_Exercise instructions_
- a) Answer these questions from the article on Gemini Deep Think:
(i) Which subscribers can use Deep Think in the Gemini app now?
(ii) What score does Gemini 2.5 Deep Think post on LiveCodeBench V6?
(iii) What level of medal performance does the public version reach on the 2025 IMO benchmark?
- b) Update the article on Gemini Deep Think from "Deep Think also" to "toughest real-world scenarios.", replacing "struggles" with "has difficulty".

Google unveils a new version of its Gemini AI model designed to solve complex problems by giving it more "thinking time." The technology builds on the same model that recently excelled at the Math Olympiad, but Google's own analysis suggests it also raises fresh safety questions.
Google has launched a more powerful version of its Gemini AI model called Deep Think. The company says the new feature is available now for Google AI Ultra subscribers in the Gemini app. According to Google, this release marks a clear improvement over the version unveiled at I/O, drawing on both tester feedback and recent research.
The Deep Think function can be switched on in the app, but is limited to a set number of requests per day. It automatically uses tools like code execution and Google Search, and can deliver much longer answers than before.
Parallel thinking for complex problems
Deep Think relies on techniques for parallel thinking, Google says. The goal is to mirror how a person might approach a tough problem from several directions at once: generating, evaluating, and combining multiple ideas in parallel to find the best answer. To do this, the model is given extra inference time - more "thinking time" before it responds.
Similar approaches like Self Consistency, Tree-of-Thought, and XOT have been in experimental use before, but Deep Think adds new reinforcement learning methods designed to help the model actually use these expanded reasoning paths productively. Over time, this should make it better at solving hard problems. According to its model card, Gemini 2.5 uses a Sparse Mixture-of-Experts (MoE) architecture and supports a context window of up to one million tokens for input and 192,000 tokens for output.

Google says Deep Think is especially strong on tasks that call for creativity and strategic planning, like iteratively improving web design, supporting scientific and mathematical research, and solving complex programming challenges.
In benchmarks, Gemini 2.5 Deep Think posts strong results: 87.6% on LiveCodeBench V6 (code generation) and 34.8% on Humanity's Last Exam (knowledge and logical reasoning), beating rivals like OpenAI o3 and Grok 4 in settings where external tools aren't used.

Math Olympiad roots and new safety risks
This public release is a variant of the model that scored gold at the International Mathematical Olympiad (IMO). While the IMO version needed hours to solve its problems, the public version is much faster and tuned for everyday use. Google says it still reaches bronze-medal performance on the 2025 IMO benchmark. The full gold-level model is only available to a select group of mathematicians and researchers.
But with this leap in capability, Google acknowledges new safety issues. The model card details a comprehensive safety review under the "Frontier Safety Framework" (FSF), triggered by "exceptional differences" from earlier models.
The review found Deep Think has crossed a critical threshold in some risk areas. In CBRN (chemical, biological, radiological, nuclear) domains, the model may have reached the "early warning alert threshold" for "Uplift Level 1." In practice, this means it could provide enough technical knowledge to significantly aid low-resourced actors in developing weapons of mass destruction. Google says it's still evaluating the risks, but has already put precautionary measures in place.
Deep Think also meets the same early warning threshold for cybersecurity reached by Gemini 2.5 Pro. While its performance has improved, it still struggles with the toughest real-world scenarios.
Google says it has responded by adding multiple layers of safeguards, including filtering dangerous outputs, multi-level monitoring, blocking abusive accounts, and ongoing red-teaming to test its protection systems.

_Record set_
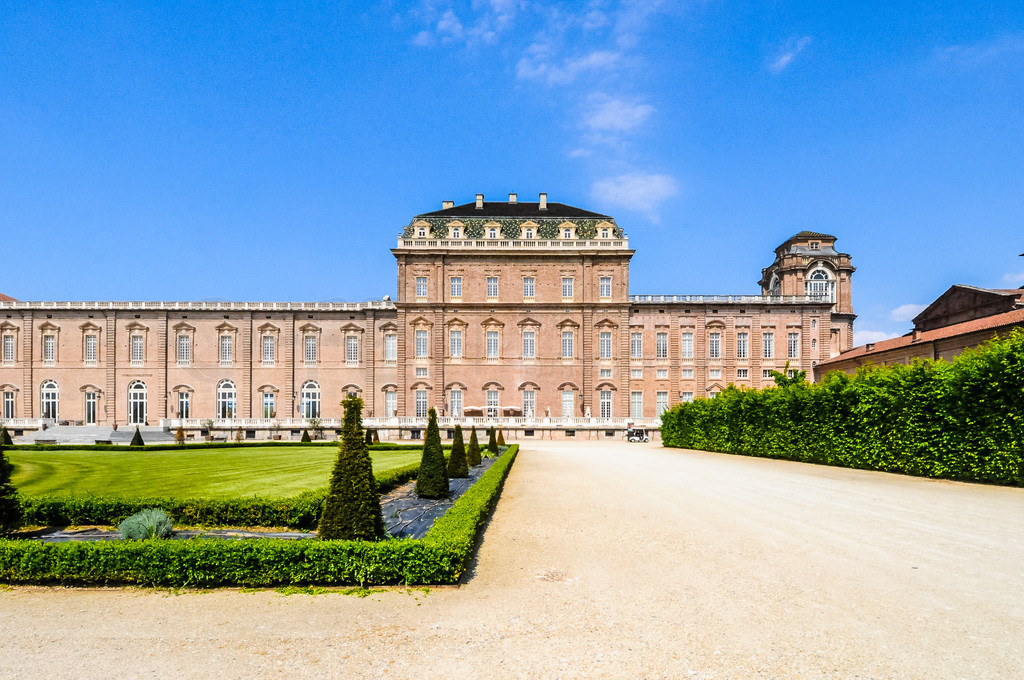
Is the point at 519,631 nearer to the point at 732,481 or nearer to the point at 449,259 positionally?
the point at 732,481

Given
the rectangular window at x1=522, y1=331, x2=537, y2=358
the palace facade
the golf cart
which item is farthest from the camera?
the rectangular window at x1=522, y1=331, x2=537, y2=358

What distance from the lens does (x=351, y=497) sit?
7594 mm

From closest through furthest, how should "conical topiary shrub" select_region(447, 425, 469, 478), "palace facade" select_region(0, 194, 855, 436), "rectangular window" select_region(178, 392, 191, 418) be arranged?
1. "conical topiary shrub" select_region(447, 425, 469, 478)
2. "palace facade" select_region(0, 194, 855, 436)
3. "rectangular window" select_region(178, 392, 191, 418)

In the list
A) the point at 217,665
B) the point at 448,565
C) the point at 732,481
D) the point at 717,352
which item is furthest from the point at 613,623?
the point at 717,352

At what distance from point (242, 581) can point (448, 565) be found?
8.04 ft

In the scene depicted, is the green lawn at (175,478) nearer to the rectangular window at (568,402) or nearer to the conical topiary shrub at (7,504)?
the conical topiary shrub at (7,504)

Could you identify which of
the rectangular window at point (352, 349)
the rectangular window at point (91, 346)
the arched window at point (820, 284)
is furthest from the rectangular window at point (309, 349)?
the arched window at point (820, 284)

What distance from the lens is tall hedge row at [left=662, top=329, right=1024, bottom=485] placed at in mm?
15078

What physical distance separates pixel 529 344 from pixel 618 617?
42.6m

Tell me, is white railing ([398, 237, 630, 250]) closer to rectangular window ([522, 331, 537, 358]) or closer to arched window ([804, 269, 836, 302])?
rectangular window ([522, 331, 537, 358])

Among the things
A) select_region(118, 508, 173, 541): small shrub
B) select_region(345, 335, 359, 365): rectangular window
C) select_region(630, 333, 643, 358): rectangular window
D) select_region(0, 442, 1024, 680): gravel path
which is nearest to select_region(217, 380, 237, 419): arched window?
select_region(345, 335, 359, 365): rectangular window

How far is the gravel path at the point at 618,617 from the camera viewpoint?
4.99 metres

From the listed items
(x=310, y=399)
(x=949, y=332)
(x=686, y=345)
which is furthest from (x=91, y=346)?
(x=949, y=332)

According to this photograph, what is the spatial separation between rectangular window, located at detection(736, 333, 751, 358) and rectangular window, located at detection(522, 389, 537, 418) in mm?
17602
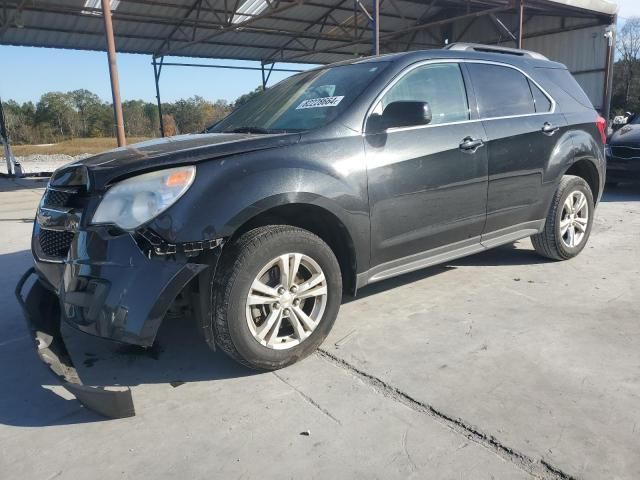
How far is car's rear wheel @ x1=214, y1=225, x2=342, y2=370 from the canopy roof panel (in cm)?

_Task-by-task solutions_
- a)
(i) Google AI Ultra subscribers
(ii) 87.6%
(iii) Bronze-medal performance

- b)
Deep Think also meets the same early warning threshold for cybersecurity reached by Gemini 2.5 Pro. While its performance has improved, it still has difficulty with the toughest real-world scenarios.